If the message was only a meaningless string of letters and numbers, there would be far more chance of mistakes. By sending actual words, the chance of errors was reduced. And if one letter of a word was wrong, you could probably guess what it was supposed to be.
A simple code that anyone can use is to have a published book agreed between sender and recipient. Any book will do and in any language so long as both parties use the same version/edition.
At its simplest, all you have to do is to find the word you want to send and send a number which points the recipient to that word. Since no one else knows which book you are using, it is superficially secure, but open to decription by analysis. It’s not hard to imagine putting other staps into the encryption that will make it much harder, although it would never be totally secure.
This encryption algorithm was exactly at the center of a Sherlock Holmes story. (Sorry, don’t remember which. Someone here will surely fill in the blanks.) Needless to say, Holmes quickly guessed what the magic book was (although, to be sure, it took him two tries.)
It is theoretically unbreakable if the pad is kept secret. Using a published book is not a secret pad, even though the code breaker would have to figure out what book it is.
I will add a little bit of detail on why peculiarities of Morse Code caused telegraph companies to charge a premium for encrypted traffic:
Numeric data is much less compact in Morse code.
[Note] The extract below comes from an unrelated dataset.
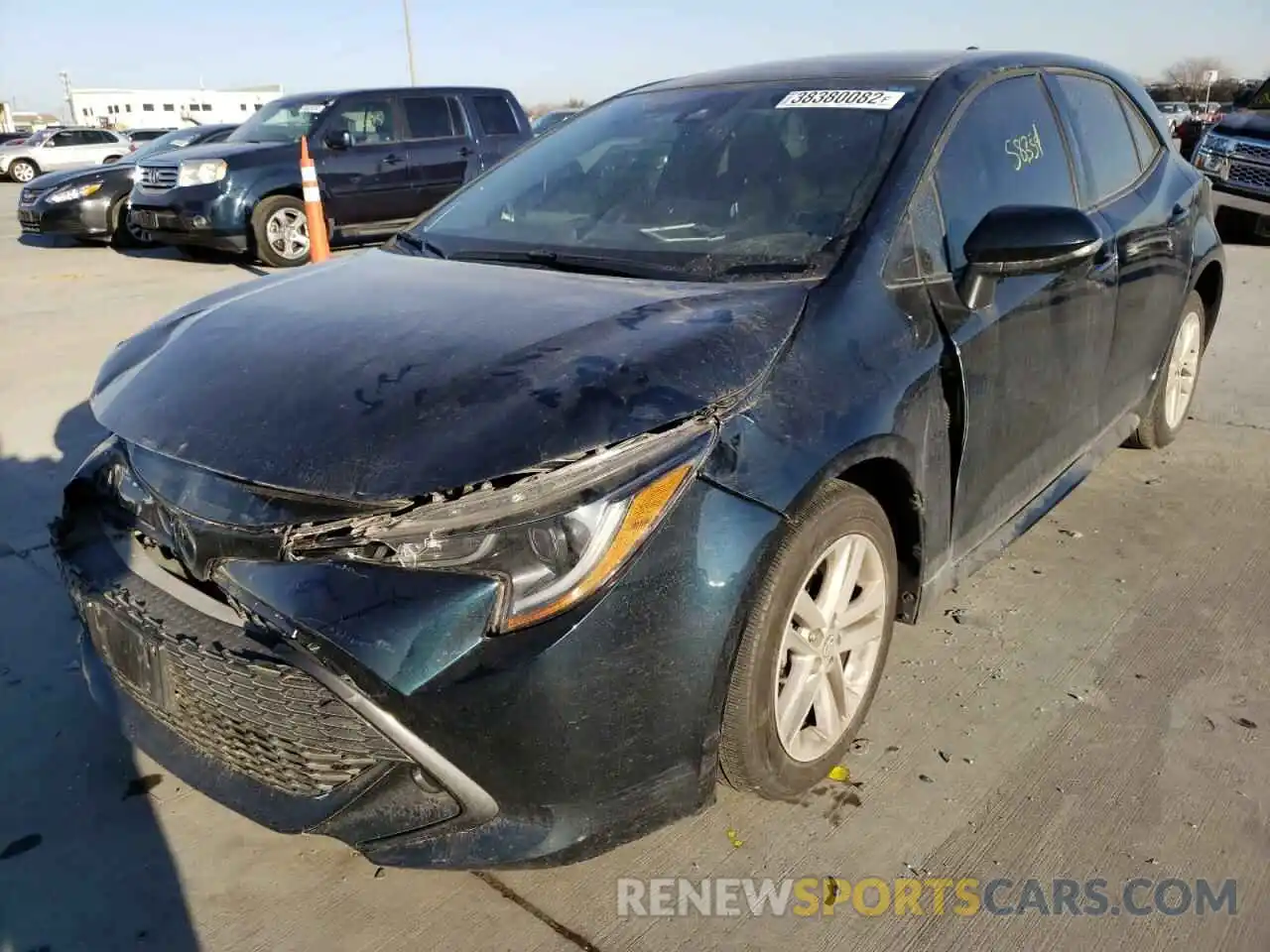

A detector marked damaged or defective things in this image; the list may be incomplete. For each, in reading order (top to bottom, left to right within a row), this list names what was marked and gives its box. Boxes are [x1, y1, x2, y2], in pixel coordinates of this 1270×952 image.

crumpled hood [89, 247, 810, 498]
broken headlight [286, 418, 714, 631]
damaged toyota corolla [52, 52, 1222, 869]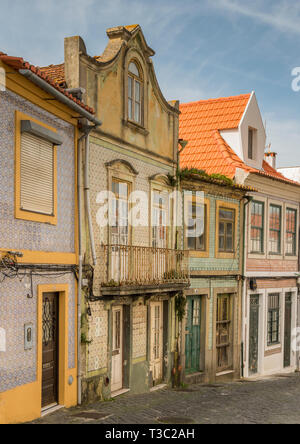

Letters are encoded in as few as one symbol for the most common English letters (E & T) up to four symbols for the least common (like Y, Z, Q) You can send two dits in the space of one dah, so there was a tradeoff between fewer symbols and more dits. with bias toward more dits in the more common letters, and more dahs the less common.
Numerals all encode as 5 symbols, and punctuation marks as 6 symbols. In some cases, where the data was all numeric, the telegraphers might agree to use “cut numbers” , many of which are the same as letters. For example a full numeral two would be …— but a cut two would be …- which is also the letter U.
Also for plain english text, telegraphers might use some standard abbreviations, like ES for AND. Due to per-word charges, there wasn’t much need to abbreviate some other common words like THE, because the sending party would tend omit it from the original message.
Thus not only was it easier for a receiving telegrapher to fill in any blanks with sensible English text, and knowing that a U always follows a Q and other common combinations, it also was MUCH faster to send. Random letters don’t follow the normal English distributions, rules, or conventions, so cypher text made up of 5 letter groups (which became the standard for encrypted traffic) are generally slower to transmit and much harder to accurately receive than English words.
It should be, but so was Enigma; the weak link, as always is the human factor. For example; if the book was one you carry with you, other people might work out that it must be significant.